People often reach PDF Compress because the file is too large to email or upload, but the real question is not always about image quality. Sometimes the PDF is large because it contains too many pages, duplicate scans, or extra appendices that do not need to be sent at all.

That is where the choice between PDF Compress and PDF Split matters. One tool keeps the same pages and makes them lighter. The other removes pages so the final document is shorter.

When PDF Compress is the better choice

Use PDF Compress when you want to keep the full document but reduce the file size enough for email, uploads, or storage. This is the better fit when every page still matters but the file is too heavy because of scans, photos, or other image-rich content.

Compression is especially useful for scanned forms, image-heavy reports, brochures, slide decks, and long PDFs where visual detail can be reduced a little without changing the meaning of the document.

  • Keep all pages but make the file smaller.
  • Best for image-heavy or scanned PDFs.
  • Useful when recipients still need the full document.

When PDF Split is the better choice

Use PDF Split when the file is too large because it contains pages you do not need.
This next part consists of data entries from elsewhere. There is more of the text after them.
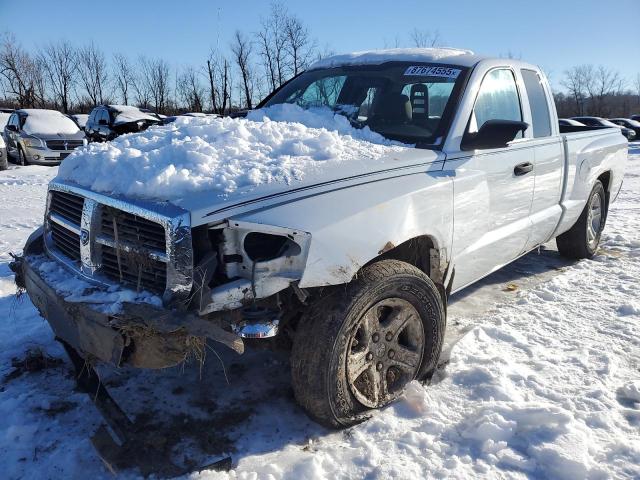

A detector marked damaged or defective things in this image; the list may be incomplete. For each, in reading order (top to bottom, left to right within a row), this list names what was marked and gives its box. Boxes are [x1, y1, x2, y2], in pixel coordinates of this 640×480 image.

damaged front end [14, 181, 312, 372]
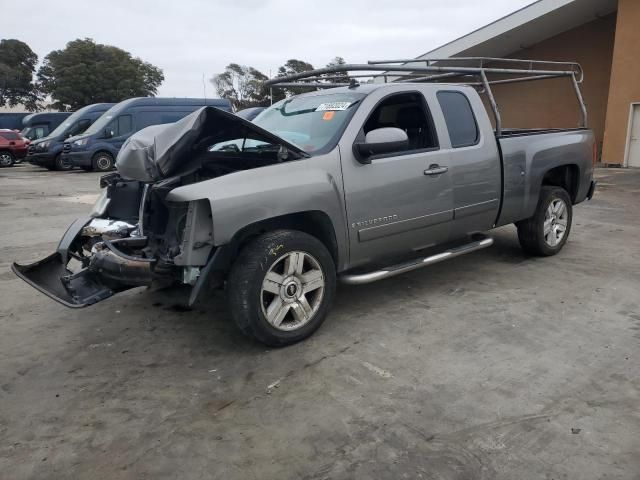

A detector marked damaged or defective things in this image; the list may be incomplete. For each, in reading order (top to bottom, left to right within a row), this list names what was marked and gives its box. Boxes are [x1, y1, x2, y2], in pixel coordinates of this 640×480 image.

crumpled hood [116, 106, 308, 183]
damaged pickup truck [12, 58, 596, 346]
exposed wheel well [540, 165, 580, 202]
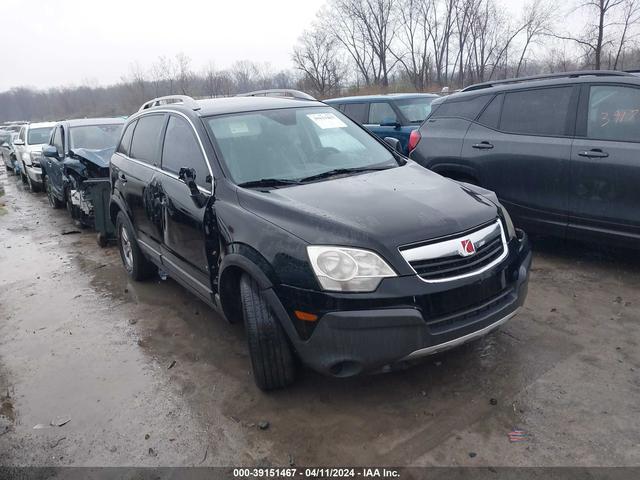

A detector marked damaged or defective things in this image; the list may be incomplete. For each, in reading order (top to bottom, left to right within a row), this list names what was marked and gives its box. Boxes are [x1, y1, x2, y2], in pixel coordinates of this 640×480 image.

damaged vehicle [41, 119, 125, 226]
damaged vehicle [112, 93, 532, 390]
cracked headlight [306, 248, 396, 292]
Removing blank pages, duplicate scans, attachments, or irrelevant sections can reduce the final size without lowering visual quality on the pages you keep.
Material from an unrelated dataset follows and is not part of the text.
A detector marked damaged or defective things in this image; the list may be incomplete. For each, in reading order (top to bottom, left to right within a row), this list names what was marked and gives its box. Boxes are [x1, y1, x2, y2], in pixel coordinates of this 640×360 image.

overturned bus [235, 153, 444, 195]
This is often the better choice for packets that include extra forms, internal-only pages, or scanned batches with blank backs and mistakes.

  • Remove pages you do not need to send.
  • Keeps the remaining pages at their original quality.
  • Best when the file is oversized because of document length, not just image weight.

Side-by-side decision guide

SituationBetter toolWhy
Every page matters but the file is too heavyPDF CompressYou need the same document, just smaller.
The file includes blank pages or duplicate scansPDF SplitRemoving waste can shrink the file without quality loss.
A scanned packet must be emailed under a size limitPDF CompressScanned pages often shrink well with lower image quality.
You only need one section of a long reportPDF SplitSending fewer pages is cleaner than compressing pages the recipient does not need.

Sometimes the best workflow uses both

These tools are not opposites in every case. A very common workflow is to remove unnecessary pages first and then compress the final remaining pages for easier sharing.

Doing it in that order usually produces a better result because you avoid compressing pages that are going to be discarded anyway.

A simple rule of thumb

If the problem is too much content, split first. If the problem is too much image weight, compress first.

If both are true, remove the unnecessary pages and then compress the final file once.

If privacy is the bigger concern, read the compression safety FAQ. If your goal is specifically to get under email limits, the email compression guide is the best next read.

FAQ

Frequently Asked Questions

Does PDF Compress remove pages from a file?

No. PDF Compress keeps the same pages and tries to make them smaller by reducing image-heavy page weight.

Does PDF Split reduce file size too?

Yes, but in a different way. PDF Split reduces size by removing pages you do not need rather than lowering quality on the pages you keep.

Which is better for scanned PDFs?

PDF Compress is usually better when you need to keep the full scanned document, because scanned pages often shrink well with lower image quality.

Should I split before compressing?

Usually yes if the file contains pages you do not need. Removing those pages first avoids compressing content you are going to discard.

Can I use both tools on the same file?

Yes. A common workflow is to remove unnecessary pages first and then compress the smaller final file.